Signal ambiguous: more than one backend competing for input

When two backends resolve to the same data plane for the same signal and both allow environment input, every competing backend reports state: ambiguous with MultipleBackendsForSignal. For example:

openTelemetry:
  backends:
  - name: backend-a
    traces:
      enabled: true
      state: ambiguous
      envAllowed: true
      envInputPresent: true
      blockedReasons:
      - MultipleBackendsForSignal
  - name: backend-b
    traces:
      enabled: true
      state: ambiguous
      envAllowed: true
      envInputPresent: true
      blockedReasons:
      - MultipleBackendsForSignal

Set mode: Disabled on every backend that should not receive environment input, or scope policies so only one backend reaches each data plane.

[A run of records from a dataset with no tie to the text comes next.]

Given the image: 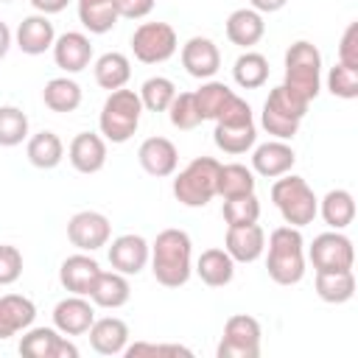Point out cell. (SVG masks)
Wrapping results in <instances>:
<instances>
[{"mask_svg": "<svg viewBox=\"0 0 358 358\" xmlns=\"http://www.w3.org/2000/svg\"><path fill=\"white\" fill-rule=\"evenodd\" d=\"M151 274L165 288H179L193 274V241L185 229H162L151 243Z\"/></svg>", "mask_w": 358, "mask_h": 358, "instance_id": "cell-1", "label": "cell"}, {"mask_svg": "<svg viewBox=\"0 0 358 358\" xmlns=\"http://www.w3.org/2000/svg\"><path fill=\"white\" fill-rule=\"evenodd\" d=\"M305 238L296 227H277L268 235L266 268L277 285H296L305 277Z\"/></svg>", "mask_w": 358, "mask_h": 358, "instance_id": "cell-2", "label": "cell"}, {"mask_svg": "<svg viewBox=\"0 0 358 358\" xmlns=\"http://www.w3.org/2000/svg\"><path fill=\"white\" fill-rule=\"evenodd\" d=\"M213 140L224 154H232V157L246 154L249 148H255L257 126H255V117H252V106L241 95H232L229 103L224 106V112L215 117Z\"/></svg>", "mask_w": 358, "mask_h": 358, "instance_id": "cell-3", "label": "cell"}, {"mask_svg": "<svg viewBox=\"0 0 358 358\" xmlns=\"http://www.w3.org/2000/svg\"><path fill=\"white\" fill-rule=\"evenodd\" d=\"M271 201L280 210L282 221L288 227H296V229L313 224V218L319 213V199H316L313 187L291 171L277 176V182L271 185Z\"/></svg>", "mask_w": 358, "mask_h": 358, "instance_id": "cell-4", "label": "cell"}, {"mask_svg": "<svg viewBox=\"0 0 358 358\" xmlns=\"http://www.w3.org/2000/svg\"><path fill=\"white\" fill-rule=\"evenodd\" d=\"M140 115H143V103L134 90H126V87L112 90L98 115L101 137L106 143H117V145L131 140L140 126Z\"/></svg>", "mask_w": 358, "mask_h": 358, "instance_id": "cell-5", "label": "cell"}, {"mask_svg": "<svg viewBox=\"0 0 358 358\" xmlns=\"http://www.w3.org/2000/svg\"><path fill=\"white\" fill-rule=\"evenodd\" d=\"M291 92H296L299 98H305L308 103L316 101V95L322 92V53L313 42L308 39H296L288 45L285 50V81H282Z\"/></svg>", "mask_w": 358, "mask_h": 358, "instance_id": "cell-6", "label": "cell"}, {"mask_svg": "<svg viewBox=\"0 0 358 358\" xmlns=\"http://www.w3.org/2000/svg\"><path fill=\"white\" fill-rule=\"evenodd\" d=\"M308 101L299 98L296 92H291L285 84L274 87L263 103L260 112V126L274 137V140H294V134L299 131L302 117L308 115Z\"/></svg>", "mask_w": 358, "mask_h": 358, "instance_id": "cell-7", "label": "cell"}, {"mask_svg": "<svg viewBox=\"0 0 358 358\" xmlns=\"http://www.w3.org/2000/svg\"><path fill=\"white\" fill-rule=\"evenodd\" d=\"M218 168L221 162L213 157L190 159L173 179V196L185 207H207L215 199L218 187Z\"/></svg>", "mask_w": 358, "mask_h": 358, "instance_id": "cell-8", "label": "cell"}, {"mask_svg": "<svg viewBox=\"0 0 358 358\" xmlns=\"http://www.w3.org/2000/svg\"><path fill=\"white\" fill-rule=\"evenodd\" d=\"M260 322L249 313H235L224 322L221 341L215 347L218 358H257L260 355Z\"/></svg>", "mask_w": 358, "mask_h": 358, "instance_id": "cell-9", "label": "cell"}, {"mask_svg": "<svg viewBox=\"0 0 358 358\" xmlns=\"http://www.w3.org/2000/svg\"><path fill=\"white\" fill-rule=\"evenodd\" d=\"M179 48L176 31L168 22H140L131 34V53L143 64H162Z\"/></svg>", "mask_w": 358, "mask_h": 358, "instance_id": "cell-10", "label": "cell"}, {"mask_svg": "<svg viewBox=\"0 0 358 358\" xmlns=\"http://www.w3.org/2000/svg\"><path fill=\"white\" fill-rule=\"evenodd\" d=\"M305 257L310 260L313 271H347L355 263V249L341 229H327L313 238Z\"/></svg>", "mask_w": 358, "mask_h": 358, "instance_id": "cell-11", "label": "cell"}, {"mask_svg": "<svg viewBox=\"0 0 358 358\" xmlns=\"http://www.w3.org/2000/svg\"><path fill=\"white\" fill-rule=\"evenodd\" d=\"M67 238L78 252H98L112 238V221L98 210H78L67 221Z\"/></svg>", "mask_w": 358, "mask_h": 358, "instance_id": "cell-12", "label": "cell"}, {"mask_svg": "<svg viewBox=\"0 0 358 358\" xmlns=\"http://www.w3.org/2000/svg\"><path fill=\"white\" fill-rule=\"evenodd\" d=\"M20 352L28 358H78V347L56 327H28L20 338Z\"/></svg>", "mask_w": 358, "mask_h": 358, "instance_id": "cell-13", "label": "cell"}, {"mask_svg": "<svg viewBox=\"0 0 358 358\" xmlns=\"http://www.w3.org/2000/svg\"><path fill=\"white\" fill-rule=\"evenodd\" d=\"M148 255H151V243L137 232L117 235L109 243V263L115 271H120L126 277H131V274L137 277L148 266Z\"/></svg>", "mask_w": 358, "mask_h": 358, "instance_id": "cell-14", "label": "cell"}, {"mask_svg": "<svg viewBox=\"0 0 358 358\" xmlns=\"http://www.w3.org/2000/svg\"><path fill=\"white\" fill-rule=\"evenodd\" d=\"M92 322H95V305L90 302V296L70 294L59 299L53 308V327L64 336H84Z\"/></svg>", "mask_w": 358, "mask_h": 358, "instance_id": "cell-15", "label": "cell"}, {"mask_svg": "<svg viewBox=\"0 0 358 358\" xmlns=\"http://www.w3.org/2000/svg\"><path fill=\"white\" fill-rule=\"evenodd\" d=\"M50 50H53L56 67L64 70L67 76L87 70L90 62H92V42L81 31H64L62 36H56V42H53Z\"/></svg>", "mask_w": 358, "mask_h": 358, "instance_id": "cell-16", "label": "cell"}, {"mask_svg": "<svg viewBox=\"0 0 358 358\" xmlns=\"http://www.w3.org/2000/svg\"><path fill=\"white\" fill-rule=\"evenodd\" d=\"M182 67L193 78H213L221 67V50L210 36H190L182 45Z\"/></svg>", "mask_w": 358, "mask_h": 358, "instance_id": "cell-17", "label": "cell"}, {"mask_svg": "<svg viewBox=\"0 0 358 358\" xmlns=\"http://www.w3.org/2000/svg\"><path fill=\"white\" fill-rule=\"evenodd\" d=\"M137 162L148 176L165 179V176H173L179 165V151L168 137H148L137 148Z\"/></svg>", "mask_w": 358, "mask_h": 358, "instance_id": "cell-18", "label": "cell"}, {"mask_svg": "<svg viewBox=\"0 0 358 358\" xmlns=\"http://www.w3.org/2000/svg\"><path fill=\"white\" fill-rule=\"evenodd\" d=\"M67 159L78 173H98L106 165V140L95 131H78L67 145Z\"/></svg>", "mask_w": 358, "mask_h": 358, "instance_id": "cell-19", "label": "cell"}, {"mask_svg": "<svg viewBox=\"0 0 358 358\" xmlns=\"http://www.w3.org/2000/svg\"><path fill=\"white\" fill-rule=\"evenodd\" d=\"M294 162H296V154L285 140H268V143L255 145V151H252V171L266 179H277V176L288 173L294 168Z\"/></svg>", "mask_w": 358, "mask_h": 358, "instance_id": "cell-20", "label": "cell"}, {"mask_svg": "<svg viewBox=\"0 0 358 358\" xmlns=\"http://www.w3.org/2000/svg\"><path fill=\"white\" fill-rule=\"evenodd\" d=\"M224 249L235 263H255L266 252V232L257 221L243 227H227Z\"/></svg>", "mask_w": 358, "mask_h": 358, "instance_id": "cell-21", "label": "cell"}, {"mask_svg": "<svg viewBox=\"0 0 358 358\" xmlns=\"http://www.w3.org/2000/svg\"><path fill=\"white\" fill-rule=\"evenodd\" d=\"M14 42H17V48H20L22 53L39 56V53H45V50L53 48V42H56V28H53V22H50L45 14H28V17H22V22L17 25Z\"/></svg>", "mask_w": 358, "mask_h": 358, "instance_id": "cell-22", "label": "cell"}, {"mask_svg": "<svg viewBox=\"0 0 358 358\" xmlns=\"http://www.w3.org/2000/svg\"><path fill=\"white\" fill-rule=\"evenodd\" d=\"M98 271H101V266L92 257V252H78V255H70V257L62 260V266H59V282H62L64 291L87 296L90 288H92V280L98 277Z\"/></svg>", "mask_w": 358, "mask_h": 358, "instance_id": "cell-23", "label": "cell"}, {"mask_svg": "<svg viewBox=\"0 0 358 358\" xmlns=\"http://www.w3.org/2000/svg\"><path fill=\"white\" fill-rule=\"evenodd\" d=\"M90 302L98 305V308H106V310H117L129 302L131 296V285H129V277L120 274V271H98V277L92 280V288H90Z\"/></svg>", "mask_w": 358, "mask_h": 358, "instance_id": "cell-24", "label": "cell"}, {"mask_svg": "<svg viewBox=\"0 0 358 358\" xmlns=\"http://www.w3.org/2000/svg\"><path fill=\"white\" fill-rule=\"evenodd\" d=\"M36 319V305L34 299L22 294H3L0 296V341L28 330Z\"/></svg>", "mask_w": 358, "mask_h": 358, "instance_id": "cell-25", "label": "cell"}, {"mask_svg": "<svg viewBox=\"0 0 358 358\" xmlns=\"http://www.w3.org/2000/svg\"><path fill=\"white\" fill-rule=\"evenodd\" d=\"M90 347L98 355H120L129 344V324L117 316H103L90 324Z\"/></svg>", "mask_w": 358, "mask_h": 358, "instance_id": "cell-26", "label": "cell"}, {"mask_svg": "<svg viewBox=\"0 0 358 358\" xmlns=\"http://www.w3.org/2000/svg\"><path fill=\"white\" fill-rule=\"evenodd\" d=\"M263 34H266V22H263V14L255 8H235L227 17V39L238 48L249 50L263 39Z\"/></svg>", "mask_w": 358, "mask_h": 358, "instance_id": "cell-27", "label": "cell"}, {"mask_svg": "<svg viewBox=\"0 0 358 358\" xmlns=\"http://www.w3.org/2000/svg\"><path fill=\"white\" fill-rule=\"evenodd\" d=\"M199 280L210 288H224L232 282L235 277V260L227 255V249H204L196 260V268Z\"/></svg>", "mask_w": 358, "mask_h": 358, "instance_id": "cell-28", "label": "cell"}, {"mask_svg": "<svg viewBox=\"0 0 358 358\" xmlns=\"http://www.w3.org/2000/svg\"><path fill=\"white\" fill-rule=\"evenodd\" d=\"M92 73H95V84L101 90H109L112 92V90H120V87L129 84V78H131V62H129L126 53L109 50V53H103V56L95 59Z\"/></svg>", "mask_w": 358, "mask_h": 358, "instance_id": "cell-29", "label": "cell"}, {"mask_svg": "<svg viewBox=\"0 0 358 358\" xmlns=\"http://www.w3.org/2000/svg\"><path fill=\"white\" fill-rule=\"evenodd\" d=\"M25 157L34 168L39 171H50L56 168L62 159H64V143L56 131H36L28 137V145H25Z\"/></svg>", "mask_w": 358, "mask_h": 358, "instance_id": "cell-30", "label": "cell"}, {"mask_svg": "<svg viewBox=\"0 0 358 358\" xmlns=\"http://www.w3.org/2000/svg\"><path fill=\"white\" fill-rule=\"evenodd\" d=\"M316 215H322L330 229H347L355 221V199H352V193L344 190V187L327 190L324 199L319 201V213Z\"/></svg>", "mask_w": 358, "mask_h": 358, "instance_id": "cell-31", "label": "cell"}, {"mask_svg": "<svg viewBox=\"0 0 358 358\" xmlns=\"http://www.w3.org/2000/svg\"><path fill=\"white\" fill-rule=\"evenodd\" d=\"M316 296L322 302H330V305H344L355 296V274L352 268L347 271H316Z\"/></svg>", "mask_w": 358, "mask_h": 358, "instance_id": "cell-32", "label": "cell"}, {"mask_svg": "<svg viewBox=\"0 0 358 358\" xmlns=\"http://www.w3.org/2000/svg\"><path fill=\"white\" fill-rule=\"evenodd\" d=\"M81 87L78 81H73L70 76H59V78H50L42 90V101L50 112H59V115H67V112H76L81 106Z\"/></svg>", "mask_w": 358, "mask_h": 358, "instance_id": "cell-33", "label": "cell"}, {"mask_svg": "<svg viewBox=\"0 0 358 358\" xmlns=\"http://www.w3.org/2000/svg\"><path fill=\"white\" fill-rule=\"evenodd\" d=\"M232 78L243 90H257L268 81V59L257 50H243L232 64Z\"/></svg>", "mask_w": 358, "mask_h": 358, "instance_id": "cell-34", "label": "cell"}, {"mask_svg": "<svg viewBox=\"0 0 358 358\" xmlns=\"http://www.w3.org/2000/svg\"><path fill=\"white\" fill-rule=\"evenodd\" d=\"M255 171L241 165V162H227L218 168V187L215 196L221 199H235V196H246L255 193Z\"/></svg>", "mask_w": 358, "mask_h": 358, "instance_id": "cell-35", "label": "cell"}, {"mask_svg": "<svg viewBox=\"0 0 358 358\" xmlns=\"http://www.w3.org/2000/svg\"><path fill=\"white\" fill-rule=\"evenodd\" d=\"M117 8L115 0H84L78 3V22L90 34H109L117 25Z\"/></svg>", "mask_w": 358, "mask_h": 358, "instance_id": "cell-36", "label": "cell"}, {"mask_svg": "<svg viewBox=\"0 0 358 358\" xmlns=\"http://www.w3.org/2000/svg\"><path fill=\"white\" fill-rule=\"evenodd\" d=\"M232 95H235V92H232L224 81H213V78H207V81L193 92L196 106H199V112H201L204 120H215V117L224 112V106L229 103Z\"/></svg>", "mask_w": 358, "mask_h": 358, "instance_id": "cell-37", "label": "cell"}, {"mask_svg": "<svg viewBox=\"0 0 358 358\" xmlns=\"http://www.w3.org/2000/svg\"><path fill=\"white\" fill-rule=\"evenodd\" d=\"M137 95H140L143 109H148V112H168L171 101L176 98V84L171 78H165V76H151V78L143 81Z\"/></svg>", "mask_w": 358, "mask_h": 358, "instance_id": "cell-38", "label": "cell"}, {"mask_svg": "<svg viewBox=\"0 0 358 358\" xmlns=\"http://www.w3.org/2000/svg\"><path fill=\"white\" fill-rule=\"evenodd\" d=\"M28 140V115L20 106H0V148H14Z\"/></svg>", "mask_w": 358, "mask_h": 358, "instance_id": "cell-39", "label": "cell"}, {"mask_svg": "<svg viewBox=\"0 0 358 358\" xmlns=\"http://www.w3.org/2000/svg\"><path fill=\"white\" fill-rule=\"evenodd\" d=\"M168 117H171V126L179 129V131H193L196 126L204 123V117H201V112L196 106L193 92H176V98L168 106Z\"/></svg>", "mask_w": 358, "mask_h": 358, "instance_id": "cell-40", "label": "cell"}, {"mask_svg": "<svg viewBox=\"0 0 358 358\" xmlns=\"http://www.w3.org/2000/svg\"><path fill=\"white\" fill-rule=\"evenodd\" d=\"M221 215L227 221V227H243V224H255L260 218V201L255 193L246 196H235V199H224Z\"/></svg>", "mask_w": 358, "mask_h": 358, "instance_id": "cell-41", "label": "cell"}, {"mask_svg": "<svg viewBox=\"0 0 358 358\" xmlns=\"http://www.w3.org/2000/svg\"><path fill=\"white\" fill-rule=\"evenodd\" d=\"M327 90L336 95V98H344V101H352L358 98V70L355 67H347L341 62H336L327 73Z\"/></svg>", "mask_w": 358, "mask_h": 358, "instance_id": "cell-42", "label": "cell"}, {"mask_svg": "<svg viewBox=\"0 0 358 358\" xmlns=\"http://www.w3.org/2000/svg\"><path fill=\"white\" fill-rule=\"evenodd\" d=\"M22 274V252L11 243H0V285L17 282Z\"/></svg>", "mask_w": 358, "mask_h": 358, "instance_id": "cell-43", "label": "cell"}, {"mask_svg": "<svg viewBox=\"0 0 358 358\" xmlns=\"http://www.w3.org/2000/svg\"><path fill=\"white\" fill-rule=\"evenodd\" d=\"M123 355L129 358H140V355H193V350L182 347V344H154V341H134V344H126Z\"/></svg>", "mask_w": 358, "mask_h": 358, "instance_id": "cell-44", "label": "cell"}, {"mask_svg": "<svg viewBox=\"0 0 358 358\" xmlns=\"http://www.w3.org/2000/svg\"><path fill=\"white\" fill-rule=\"evenodd\" d=\"M338 62L358 70V20L350 22L338 39Z\"/></svg>", "mask_w": 358, "mask_h": 358, "instance_id": "cell-45", "label": "cell"}, {"mask_svg": "<svg viewBox=\"0 0 358 358\" xmlns=\"http://www.w3.org/2000/svg\"><path fill=\"white\" fill-rule=\"evenodd\" d=\"M154 6H157V0H115L120 20H143L154 11Z\"/></svg>", "mask_w": 358, "mask_h": 358, "instance_id": "cell-46", "label": "cell"}, {"mask_svg": "<svg viewBox=\"0 0 358 358\" xmlns=\"http://www.w3.org/2000/svg\"><path fill=\"white\" fill-rule=\"evenodd\" d=\"M34 8H36V14H45V17H50V14H59V11H64L73 0H28Z\"/></svg>", "mask_w": 358, "mask_h": 358, "instance_id": "cell-47", "label": "cell"}, {"mask_svg": "<svg viewBox=\"0 0 358 358\" xmlns=\"http://www.w3.org/2000/svg\"><path fill=\"white\" fill-rule=\"evenodd\" d=\"M288 0H249V8L260 11V14H274L280 8H285Z\"/></svg>", "mask_w": 358, "mask_h": 358, "instance_id": "cell-48", "label": "cell"}, {"mask_svg": "<svg viewBox=\"0 0 358 358\" xmlns=\"http://www.w3.org/2000/svg\"><path fill=\"white\" fill-rule=\"evenodd\" d=\"M11 42H14V34H11V28H8V25L0 20V62L6 59V53H8Z\"/></svg>", "mask_w": 358, "mask_h": 358, "instance_id": "cell-49", "label": "cell"}, {"mask_svg": "<svg viewBox=\"0 0 358 358\" xmlns=\"http://www.w3.org/2000/svg\"><path fill=\"white\" fill-rule=\"evenodd\" d=\"M0 3H14V0H0Z\"/></svg>", "mask_w": 358, "mask_h": 358, "instance_id": "cell-50", "label": "cell"}, {"mask_svg": "<svg viewBox=\"0 0 358 358\" xmlns=\"http://www.w3.org/2000/svg\"><path fill=\"white\" fill-rule=\"evenodd\" d=\"M76 3H84V0H76Z\"/></svg>", "mask_w": 358, "mask_h": 358, "instance_id": "cell-51", "label": "cell"}]
</instances>
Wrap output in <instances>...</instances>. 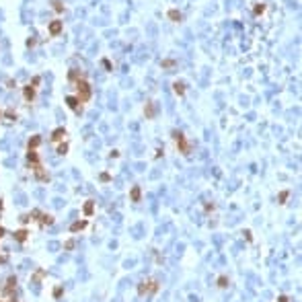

Backend reference doesn’t resolve

MeshOpenTelemetryBackend carries a ReferencedByPolicies condition with reason Referenced while at least one policy points at it. Otherwise the reason is NotReferenced. When a policy points at a backend that doesn’t exist, the control plane logs through the otel-backend-resolution logger and skips the OTel export for that signal:

MeshOpenTelemetryBackend not found, skipping backend  name=main-collector  labels=null

In multi-zone, the most common cause is a zone-authored policy referencing a backend synced from the global control plane by name instead of labels. Switch to labels with the kuma.io/display-name label. A backend only applied on the global control plane can also take a few seconds to reach zone control planes through KDS, so expect short-lived NotReferenced and not found log lines while sync catches up.

Mixed-version data planes during upgrade

backendRef requires the data plane to advertise the feature-otel-via-kuma-dp feature. All 2.14 data planes do by default. During an upgrade where some proxies are still on 2.13, the control plane silently skips the OTel pipe route for those proxies and emits no log entry. The signal doesn’t export through the backend. Read status.openTelemetry on the affected proxies and confirm that the control plane writes no signal status entries for backends referenced with backendRef until the proxy advertises the feature.

Inline endpoint configurations stay on the direct Envoy export path and keep working through the upgrade.